Cyberport was hacked in mid-August, involving the theft of up to 400GB of staff data, including identity documents, but Cyberport delayed the announcement for half a month. According to the hacker's latest website, the information has been "leaked" and can be downloaded for free from the dark web. A computer researcher looked at some of the leaked data on the dark web and found that 208.5GB of the data was related to projects, which accounted for the largest portion of the data. In addition, there was also information on human resources, leasing, and finance, etc. Not all of the files could be downloaded without problems, and some of the files were encrypted, but many of the files could be opened directly to peek into the salaries of some employees and the resumes of job applicants. A computer security researcher criticized the Cyberport for its poor security awareness, "It has not done its job well in terms of management responsibility, so is there anyone to be held accountable for this? I think there is a need to do so, because there is no proper management. Not only personal data, but also government contracts, which can be seen by our neighbors, who can see our projects and kill our business."
The hacker group Trigona's website indicates that Cyberport's stolen data has been "leaked". According to computer practitioners, the information can be downloaded directly from Trigona's dark web page for free, and is 400GB in total, of which 208.5GB is for Project, 86.3GB is for HR, 125.01GB is for Finance, and 2.56GB is for FintechTeam. The remaining 15.75GB was for Leasing.
Among the above 400GB of data, many of them are "PDF" and "EXCEL" files, and some of them are photos and videos, including some office pictures. However, when clicking on some of the files in Trigona's webpage, the files could not be read, and some of the "EXCEL" files needed to be opened by entering a password after downloading.
However, not all files are encrypted. For example, some of the files containing salary information of staff can be opened directly; the curriculum vitae of some job applicants can also be viewed, and there are even files containing comments from interviewers, which can be seen at a glance. There are even documents containing interviewer's comments which can be viewed at a glance. In addition, there are also documents on tenancy agreements signed between some companies and Cyberport.

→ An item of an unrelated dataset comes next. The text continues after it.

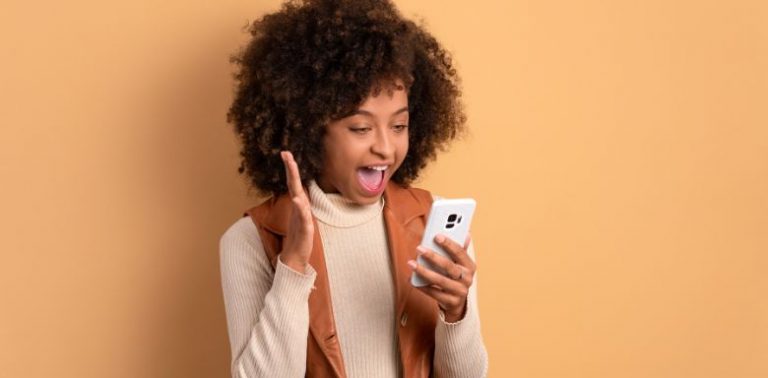 A woman holding a cell phone and smiling.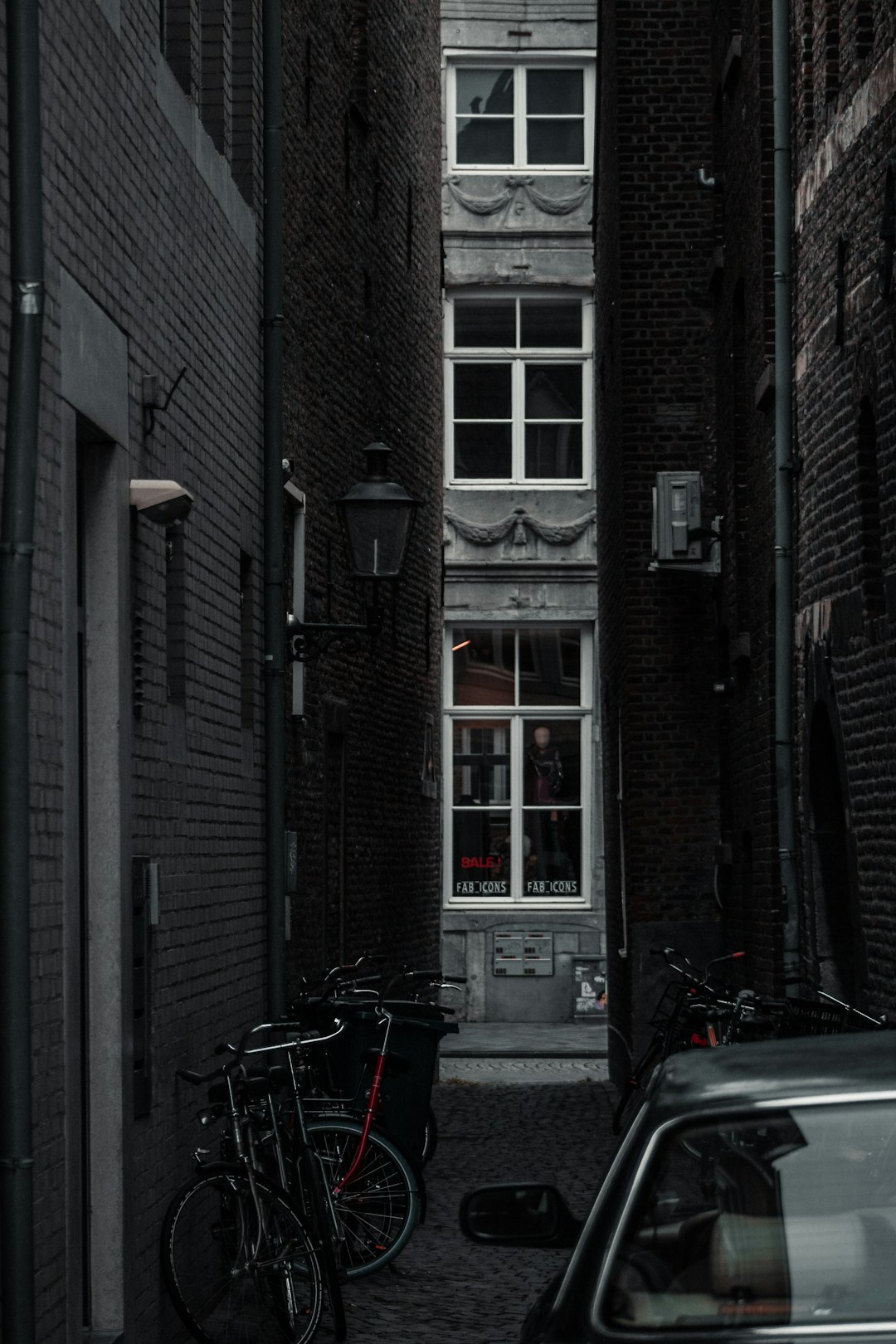 black bicycle parked beside brown brick building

Lai Zhuo Dong, a computer security researcher, said that, in fact, on average, every two or three days there are enterprises, schools, or different organizations were ransomware attacks, similar incidents are quite common. He said that the reasons for the attack, generally from the system is not patched, lack of awareness of digital security, lack of resources to strengthen the security system, lack of talent, etc. He said that there have been companies that do not have their own backups. He said that there were cases where companies did not have their own backup information and had to pay "ransom".

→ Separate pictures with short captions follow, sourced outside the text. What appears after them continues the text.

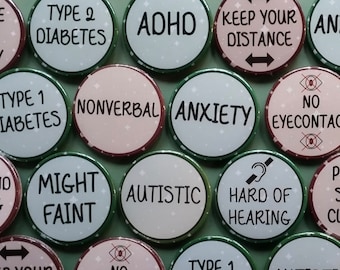Puede incluir: Una colección de botones redondos con varios textos y símbolos. Los botones son verdes, blancos y rosas con texto negro. Algunos de los textos incluyen "Diabetes tipo 1", "Diabetes tipo 2", "TDAH", "Mantenga la distancia", "Ansiedad", "No verbal", "Puede desmayarse", "Autista", "Dificultad auditiva", "Sin contacto visual".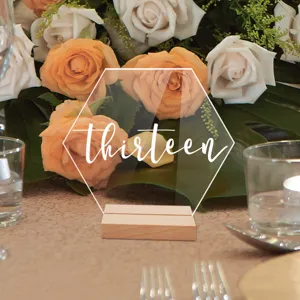 Detalle de letrero de número de mesa hexagonal acrílico con base de madera y fondo floral.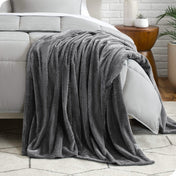 A microplush blanket is draped over the side and bottom of a neatly made bed.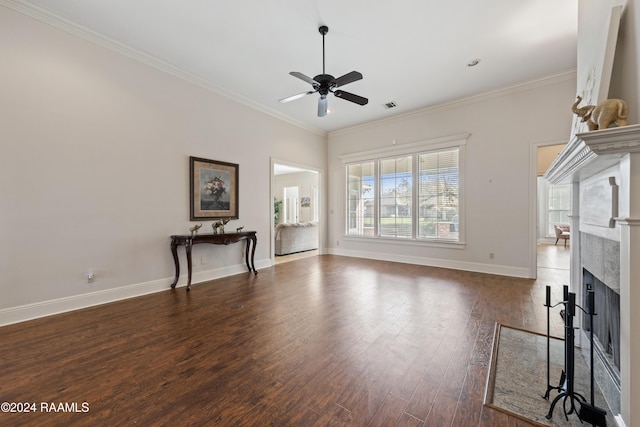 unfurnished living room with a premium fireplace, ceiling fan, dark hardwood / wood-style floors, and ornamental molding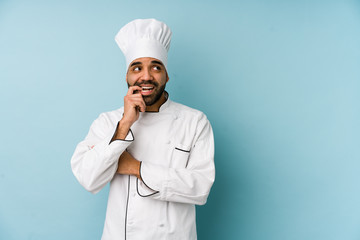 Young latin chef man isolated relaxed thinking about something looking at a copy space.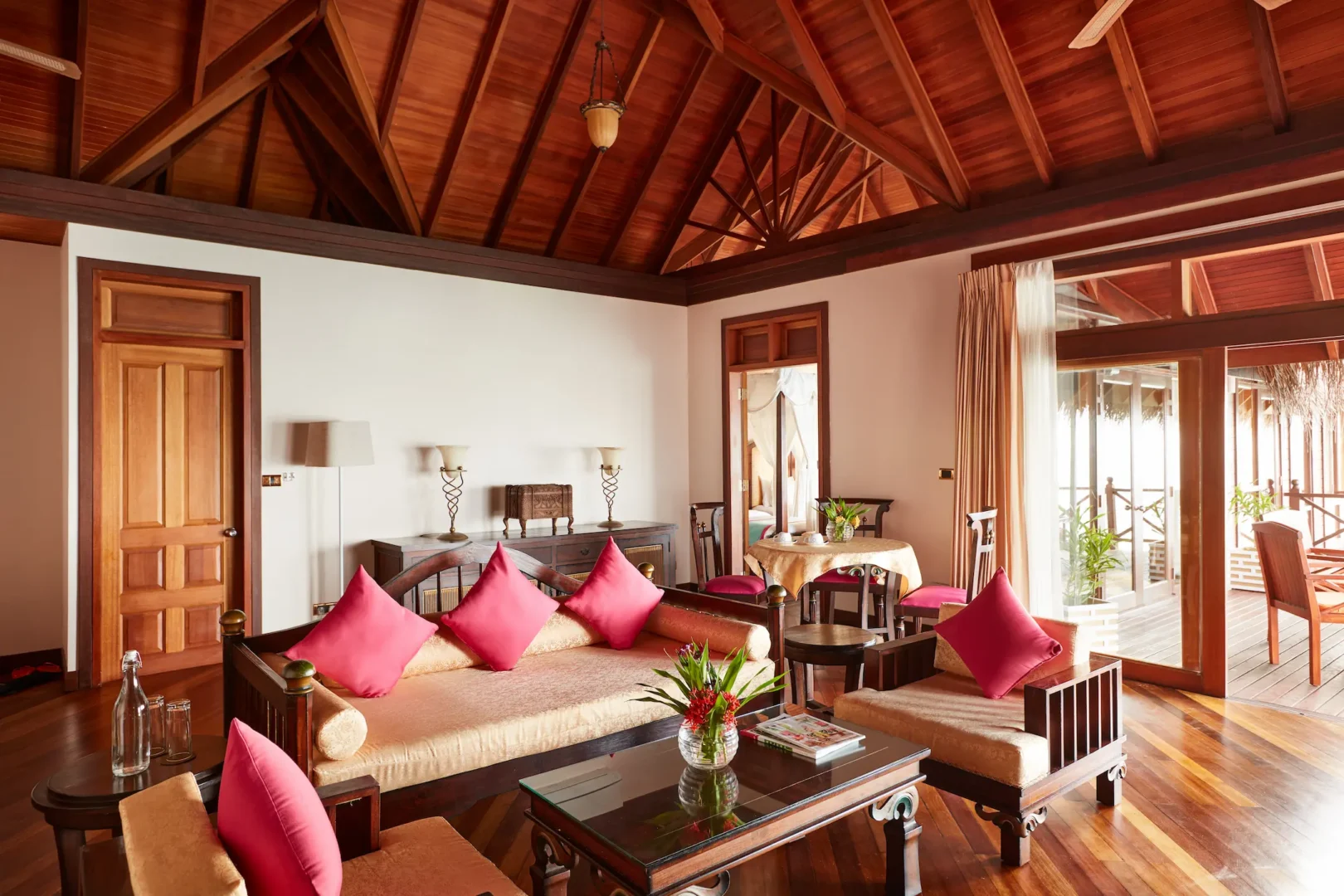 sun siyam vilu reef maldives two bedroom water villa with pool living area featuring spacious interiors refined furnishings and calm overwater surroundings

Asked whether Cyberport's security awareness was inadequate, Mr. Lai criticized, "It is impossible for such a big organization to be so bad. He said that in general, it is true that fewer people would encrypt the "EXCEL" one by one, but they would double authenticate the whole system and the hard disk, and confirm their identity when logging in before decrypting the data. "Obviously, they didn't do this, they didn't authenticate themselves, and they didn't even fix the loopholes. He described the incident as negligence and said, "If there had been an audit of the servers or double authentication, there would not have been any problem.
Mr. Lai also criticized that the incident not only affects personal privacy, but also involves commercial confidentiality, which is detrimental to the interests of Hong Kong, and that the Cyberport management should be held accountable, "They have not done a good job in managing their responsibilities, so should someone be held accountable for this incident? I think there is a need for accountability, because the management has not done a good job. It's not only personal data, but also government contracts, which are seen by the neighboring districts and they can see how we do our projects and how they can kill our business."
Mr. Lai pointed out that there is no relevant legislation in Hong Kong to penalize data leakage, but there are relevant laws in the Mainland and Singapore, and the relevant companies are usually fined, but there is no penalty in Hong Kong, "You don't want to have a safety rack? You don't want to be safe? Why can't we just forget about the data leakage? Why do you think the leakage of data can be left unattended? Apologize and it's over, no penalty, no need at all? He reminded all industries to pay attention to information security, and all industries have the responsibility to protect information security.
Mr. Fong Po-kiu, Honorary President of the Hong Kong Information Technology Federation (HKITF), said that the incident is very serious because the leakage of information not only involves Cyberport staff, but also tenants, partners and applicants, and that the most important thing is to get hold of the information of those who are affected and notify them as soon as possible.
Hong Kong's Web3 industry has been developing at a rapid pace. Cyberport, as a wholly-owned enterprise of the Hong Kong government and a policy enforcer, has been instrumental in promoting the development of the Web3 ecosystem in Hong Kong. Since the announcement of Hong Kong's Virtual Asset Development Declaration in October last year, the industry has grown rapidly.